Par ailleurs, si le prix du lait est déjà stabilisé, le rôle des entreprises laitières publiques (en l'occurrence, Vinamilk) dans la régulation des prix doit être renforcé. En cas de fortes fluctuations de prix, ces entreprises publiques doivent intervenir pour réduire leurs profits, prévenir les hausses excessives et partager le fardeau avec la population. M. Phong a ajouté : « Sinon, laissons les prix du lait évoluer selon les mécanismes du marché, afin d'éviter une stabilisation timide qui engendre le mécontentement du public. »
Deuxièmement, il est essentiel de renforcer la concurrence entre les entreprises laitières en autorisant un plus grand nombre d'entre elles à participer à ce marché. Parallèlement, il convient de comparer les prix du lait produit localement avec ceux de produits similaires à l'étranger afin de garantir un prix équitable aux consommateurs.
Nous suivrons de près l'évolution des prix du lait.

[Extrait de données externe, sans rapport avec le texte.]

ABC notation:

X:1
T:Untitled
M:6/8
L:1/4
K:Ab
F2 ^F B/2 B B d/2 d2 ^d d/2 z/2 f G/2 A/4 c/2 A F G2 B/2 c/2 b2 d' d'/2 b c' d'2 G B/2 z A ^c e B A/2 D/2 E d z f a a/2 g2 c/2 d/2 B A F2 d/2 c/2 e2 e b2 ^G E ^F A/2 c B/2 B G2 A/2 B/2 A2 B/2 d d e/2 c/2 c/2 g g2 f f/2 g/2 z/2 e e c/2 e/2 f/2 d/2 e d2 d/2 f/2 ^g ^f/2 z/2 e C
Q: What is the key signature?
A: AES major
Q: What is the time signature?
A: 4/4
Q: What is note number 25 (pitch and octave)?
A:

La forte hausse des prix du lait en ce début d'année a également suscité l'inquiétude des économistes quant à son impact potentiel sur l'indice des prix à la consommation. Face à ce problème, le Département de la gestion des prix du ministère des Finances a publié, le 13 février, une circulaire relative à la régulation des prix du lait. Ainsi, depuis décembre 2013, deux des six entreprises tenues d'enregistrer leurs prix ont soumis au ministère des Finances des documents proposant des ajustements tarifaires, avec des augmentations comprises entre 5 et 10 %.
Plus précisément, Mead Johnson Nutrition (Vietnam) Co., Ltd. a proposé d'ajuster les prix de vente de 16 de ses 28 gammes de produits, avec des augmentations courantes comprises entre 5 et 7 %. D'après les contrats et déclarations en douane de l'entreprise, cette hausse est due à une augmentation de 12,6 % à 12,8 % des prix à l'importation depuis le 1er août 2013. L'entreprise a donc ajusté ses prix de vente en conséquence, avec une augmentation générale de 5 à 7 %. Le service de gestion des prix a constaté que le prix de 3 de ces 16 produits avait déjà été ajusté une seconde fois en 2013, avec une augmentation de 10 %, tandis que les prix des 13 autres produits étaient restés stables depuis mi-2012. Les ajustements de prix actuels pratiqués par l'entreprise sont cohérents avec les fluctuations du coût des matières premières.
M. Nguyen Anh Tuan, directeur du Département de la gestion des prix du ministère des Finances, a ajouté que son département suivrait de près l'évolution du marché. Si la hausse des prix a un impact négatif sur le marché, des mesures de stabilisation seront annoncées.